* **What you need to do**: Format every line of the records below as a numbered list, skipping blank lines and leaving out the pictures.

* **Dataset**:
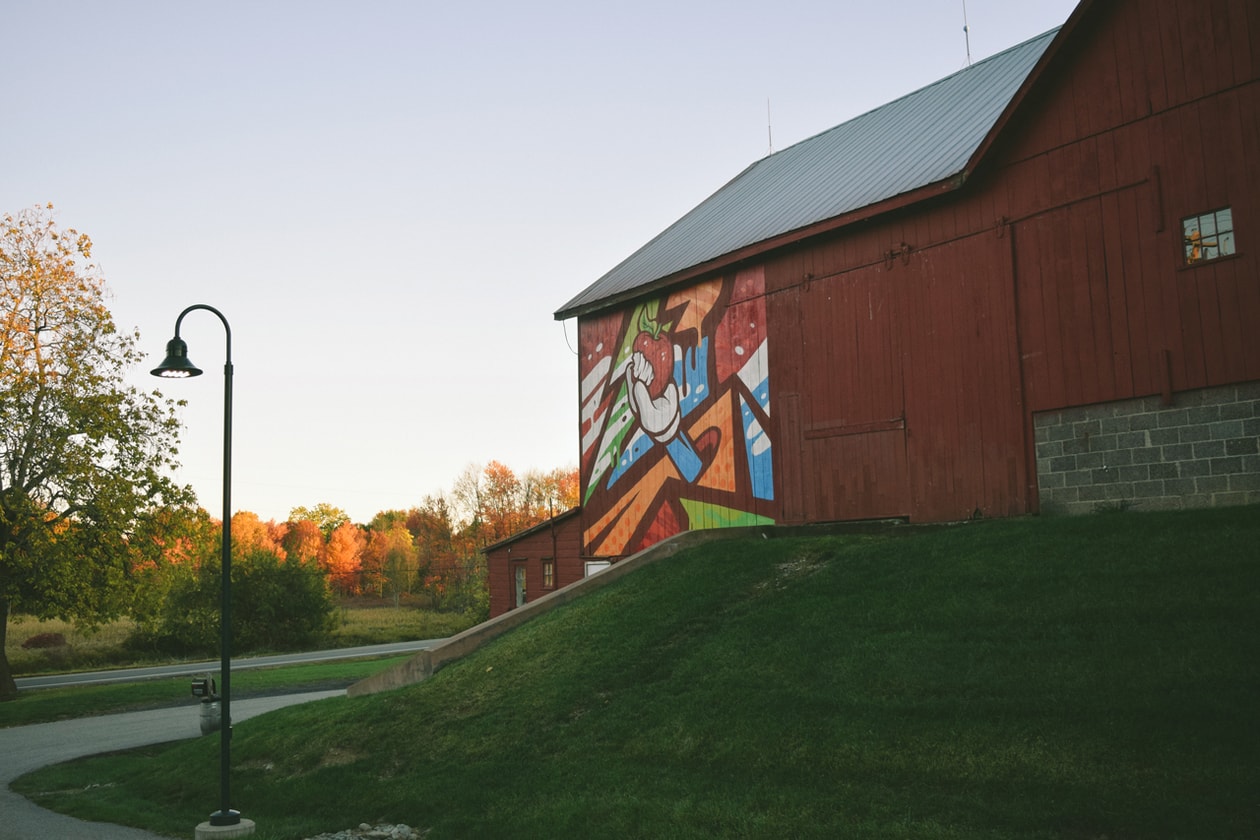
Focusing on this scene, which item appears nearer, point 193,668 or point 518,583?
point 518,583

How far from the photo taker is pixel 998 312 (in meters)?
15.0

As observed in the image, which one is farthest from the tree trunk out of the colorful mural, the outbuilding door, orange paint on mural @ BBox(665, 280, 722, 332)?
orange paint on mural @ BBox(665, 280, 722, 332)

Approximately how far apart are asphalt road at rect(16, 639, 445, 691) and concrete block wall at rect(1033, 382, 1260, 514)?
2588 centimetres

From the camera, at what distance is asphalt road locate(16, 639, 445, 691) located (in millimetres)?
30766

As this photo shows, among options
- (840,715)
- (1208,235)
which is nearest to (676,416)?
(1208,235)

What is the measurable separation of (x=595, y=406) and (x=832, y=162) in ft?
25.0

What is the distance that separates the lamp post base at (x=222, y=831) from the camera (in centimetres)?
1038

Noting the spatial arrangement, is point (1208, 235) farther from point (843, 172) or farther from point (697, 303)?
point (697, 303)

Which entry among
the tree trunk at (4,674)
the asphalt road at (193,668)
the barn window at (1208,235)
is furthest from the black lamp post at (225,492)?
the asphalt road at (193,668)

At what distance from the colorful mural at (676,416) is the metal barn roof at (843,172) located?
854 millimetres

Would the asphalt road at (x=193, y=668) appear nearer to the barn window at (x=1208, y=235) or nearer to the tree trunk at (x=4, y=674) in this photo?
the tree trunk at (x=4, y=674)

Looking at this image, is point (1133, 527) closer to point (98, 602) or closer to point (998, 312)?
point (998, 312)

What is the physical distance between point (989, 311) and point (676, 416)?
24.0 feet

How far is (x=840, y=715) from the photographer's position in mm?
9391
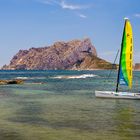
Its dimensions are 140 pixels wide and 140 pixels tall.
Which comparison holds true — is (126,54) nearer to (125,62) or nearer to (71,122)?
(125,62)

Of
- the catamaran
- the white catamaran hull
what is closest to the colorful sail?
the catamaran

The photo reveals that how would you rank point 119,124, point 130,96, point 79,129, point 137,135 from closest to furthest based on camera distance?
1. point 137,135
2. point 79,129
3. point 119,124
4. point 130,96

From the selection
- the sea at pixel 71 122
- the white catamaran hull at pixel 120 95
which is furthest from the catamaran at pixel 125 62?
the sea at pixel 71 122

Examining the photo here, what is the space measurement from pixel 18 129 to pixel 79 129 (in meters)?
5.45

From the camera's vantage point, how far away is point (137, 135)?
Answer: 2897 cm

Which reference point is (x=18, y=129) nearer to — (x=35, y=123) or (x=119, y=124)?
(x=35, y=123)

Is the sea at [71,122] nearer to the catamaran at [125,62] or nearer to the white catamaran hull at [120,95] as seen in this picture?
the white catamaran hull at [120,95]

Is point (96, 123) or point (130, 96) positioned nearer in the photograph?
point (96, 123)

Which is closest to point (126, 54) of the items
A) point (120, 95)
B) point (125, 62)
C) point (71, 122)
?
point (125, 62)

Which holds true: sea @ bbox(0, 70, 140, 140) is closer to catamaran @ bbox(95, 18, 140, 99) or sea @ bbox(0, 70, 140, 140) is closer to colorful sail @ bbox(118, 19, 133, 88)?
catamaran @ bbox(95, 18, 140, 99)

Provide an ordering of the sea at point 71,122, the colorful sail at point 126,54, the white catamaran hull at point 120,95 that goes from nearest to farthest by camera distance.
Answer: the sea at point 71,122 < the white catamaran hull at point 120,95 < the colorful sail at point 126,54

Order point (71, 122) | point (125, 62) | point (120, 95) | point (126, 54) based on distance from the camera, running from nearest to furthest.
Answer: point (71, 122), point (120, 95), point (126, 54), point (125, 62)

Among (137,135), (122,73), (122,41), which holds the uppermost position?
(122,41)

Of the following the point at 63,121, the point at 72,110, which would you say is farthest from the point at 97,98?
the point at 63,121
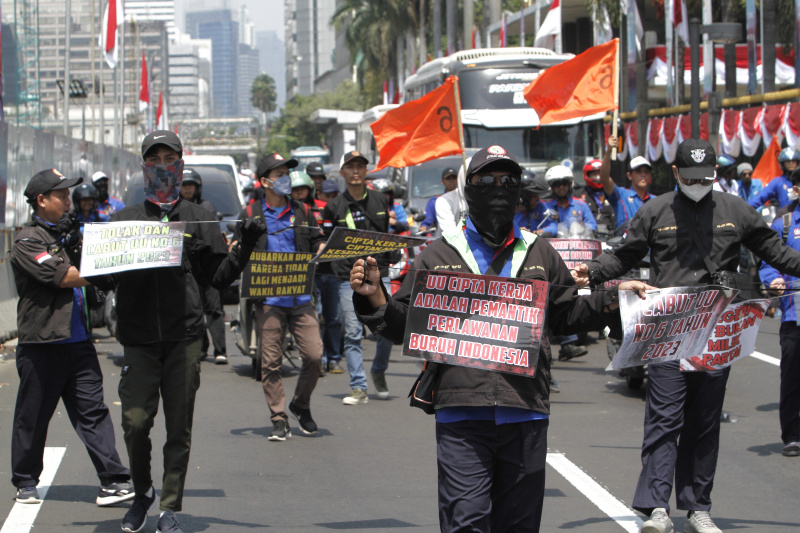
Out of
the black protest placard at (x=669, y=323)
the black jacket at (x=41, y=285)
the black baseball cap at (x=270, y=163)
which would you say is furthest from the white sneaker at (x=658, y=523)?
the black baseball cap at (x=270, y=163)

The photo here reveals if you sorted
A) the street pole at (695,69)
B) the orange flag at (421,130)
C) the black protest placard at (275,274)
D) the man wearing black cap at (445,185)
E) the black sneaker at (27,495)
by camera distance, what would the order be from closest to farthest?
the black sneaker at (27,495) < the black protest placard at (275,274) < the orange flag at (421,130) < the man wearing black cap at (445,185) < the street pole at (695,69)

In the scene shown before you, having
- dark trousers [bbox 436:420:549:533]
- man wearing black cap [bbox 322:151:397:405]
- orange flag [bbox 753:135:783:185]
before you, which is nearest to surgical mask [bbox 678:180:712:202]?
dark trousers [bbox 436:420:549:533]

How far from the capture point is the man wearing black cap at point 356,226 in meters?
9.38

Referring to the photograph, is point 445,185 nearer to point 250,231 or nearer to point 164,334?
point 250,231

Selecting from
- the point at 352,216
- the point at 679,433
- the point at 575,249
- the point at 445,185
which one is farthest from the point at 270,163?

* **Output**:
1. Focusing on this scene, which item appears nearer, point 193,668 or point 518,583?
2. point 518,583
3. How far from the photo taker is pixel 998 312 (in meters)?
4. 15.0
5. As observed in the image, which one is farthest from the tree trunk out of the colorful mural, the outbuilding door, orange paint on mural @ BBox(665, 280, 722, 332)?
6. orange paint on mural @ BBox(665, 280, 722, 332)
7. Approximately how far apart are asphalt road at rect(16, 639, 445, 691) and concrete block wall at rect(1033, 382, 1260, 514)?
8. 2588 centimetres
9. From the camera, at what distance is asphalt road locate(16, 639, 445, 691) located (in millimetres)?
10. 30766
11. As this photo shows, among options
12. - (840,715)
13. - (1208,235)
14. which is nearest to (676,416)?
15. (1208,235)
16. What is the measurable separation of (x=595, y=406) and (x=832, y=162) in ft?
17. 25.0
18. What is the distance that separates the lamp post base at (x=222, y=831) from the camera (in centimetres)?
19. 1038
20. Noting the spatial arrangement, is point (1208, 235) farther from point (843, 172) or farther from point (697, 303)?
21. point (697, 303)
22. Which entry among
23. the tree trunk at (4,674)
24. the asphalt road at (193,668)
25. the barn window at (1208,235)
26. is furthest from the black lamp post at (225,492)?
27. the asphalt road at (193,668)
28. At what distance from the colorful mural at (676,416) is the metal barn roof at (843,172) located?
29. 854 millimetres
30. Would the asphalt road at (x=193, y=668) appear nearer to the barn window at (x=1208, y=235) or nearer to the tree trunk at (x=4, y=674) in this photo?
31. the tree trunk at (x=4, y=674)
32. Looking at this image, is point (1133, 527) closer to point (98, 602) or closer to point (998, 312)?
33. point (998, 312)
34. What is the physical distance between point (989, 311) and point (676, 416)?
35. 24.0 feet
36. How far is (x=840, y=715) from the photographer's position in mm?
37. 9391
38. Its dimensions are 140 pixels wide and 140 pixels tall.
39. Which comparison holds true — is (126,54) nearer to (125,62) or nearer to (71,122)?
40. (125,62)
41. Of
42. - the catamaran
43. - the white catamaran hull
44. what is closest to the colorful sail?
45. the catamaran
46. The photo reveals that how would you rank point 119,124, point 130,96, point 79,129, point 137,135 from closest to furthest based on camera distance?
47. 1. point 137,135
48. 2. point 79,129
49. 3. point 119,124
50. 4. point 130,96
51. From the selection
52. - the sea at pixel 71 122
53. - the white catamaran hull at pixel 120 95
54. which is furthest from the catamaran at pixel 125 62?
55. the sea at pixel 71 122
56. Examining the photo here, what is the space measurement from pixel 18 129 to pixel 79 129 (in meters)?
57. 5.45
58. From the camera's vantage point, how far away is point (137, 135)?
59. Answer: 2897 cm
60. Which reference point is (x=18, y=129) nearer to — (x=35, y=123) or (x=119, y=124)?
61. (x=35, y=123)
62. Is the sea at [71,122] nearer to the catamaran at [125,62] or nearer to the white catamaran hull at [120,95] as seen in this picture?
63. the white catamaran hull at [120,95]
64. Is point (96, 123) or point (130, 96) positioned nearer in the photograph?
65. point (96, 123)
66. Which is closest to point (126, 54) of the items
67. A) point (120, 95)
68. B) point (125, 62)
69. C) point (71, 122)
70. ?
71. point (125, 62)
72. Which holds true: sea @ bbox(0, 70, 140, 140) is closer to catamaran @ bbox(95, 18, 140, 99) or sea @ bbox(0, 70, 140, 140) is closer to colorful sail @ bbox(118, 19, 133, 88)?
73. catamaran @ bbox(95, 18, 140, 99)
74. Provide an ordering of the sea at point 71,122, the colorful sail at point 126,54, the white catamaran hull at point 120,95 that goes from nearest to farthest by camera distance.
75. Answer: the sea at point 71,122 < the white catamaran hull at point 120,95 < the colorful sail at point 126,54
76. Order point (71, 122) | point (125, 62) | point (120, 95) | point (126, 54) based on distance from the camera, running from nearest to furthest.
77. Answer: point (71, 122), point (120, 95), point (126, 54), point (125, 62)
78. Among (137,135), (122,73), (122,41), which holds the uppermost position?
79. (122,41)
80. Of the following the point at 63,121, the point at 72,110, which would you say is farthest from the point at 97,98?
81. the point at 63,121
82. Out of
83. the black protest placard at (x=669, y=323)
84. the black jacket at (x=41, y=285)
85. the black baseball cap at (x=270, y=163)
86. which would you say is furthest from the white sneaker at (x=658, y=523)?
87. the black baseball cap at (x=270, y=163)
88. The photo here reveals if you sorted
89. A) the street pole at (695,69)
90. B) the orange flag at (421,130)
91. C) the black protest placard at (275,274)
92. D) the man wearing black cap at (445,185)
93. E) the black sneaker at (27,495)
94. by camera distance, what would the order be from closest to farthest?
95. the black sneaker at (27,495) < the black protest placard at (275,274) < the orange flag at (421,130) < the man wearing black cap at (445,185) < the street pole at (695,69)
96. In the scene shown before you, having
97. - dark trousers [bbox 436:420:549:533]
98. - man wearing black cap [bbox 322:151:397:405]
99. - orange flag [bbox 753:135:783:185]
100. before you, which is nearest to surgical mask [bbox 678:180:712:202]?
101. dark trousers [bbox 436:420:549:533]
102. How far from the capture point is the man wearing black cap at point 356,226 in meters?
103. 9.38
104. Referring to the photograph, is point 445,185 nearer to point 250,231 or nearer to point 164,334?
105. point 250,231
106. Selecting from
107. - the point at 352,216
108. - the point at 679,433
109. - the point at 575,249
110. - the point at 445,185
111. which one is farthest from the point at 270,163?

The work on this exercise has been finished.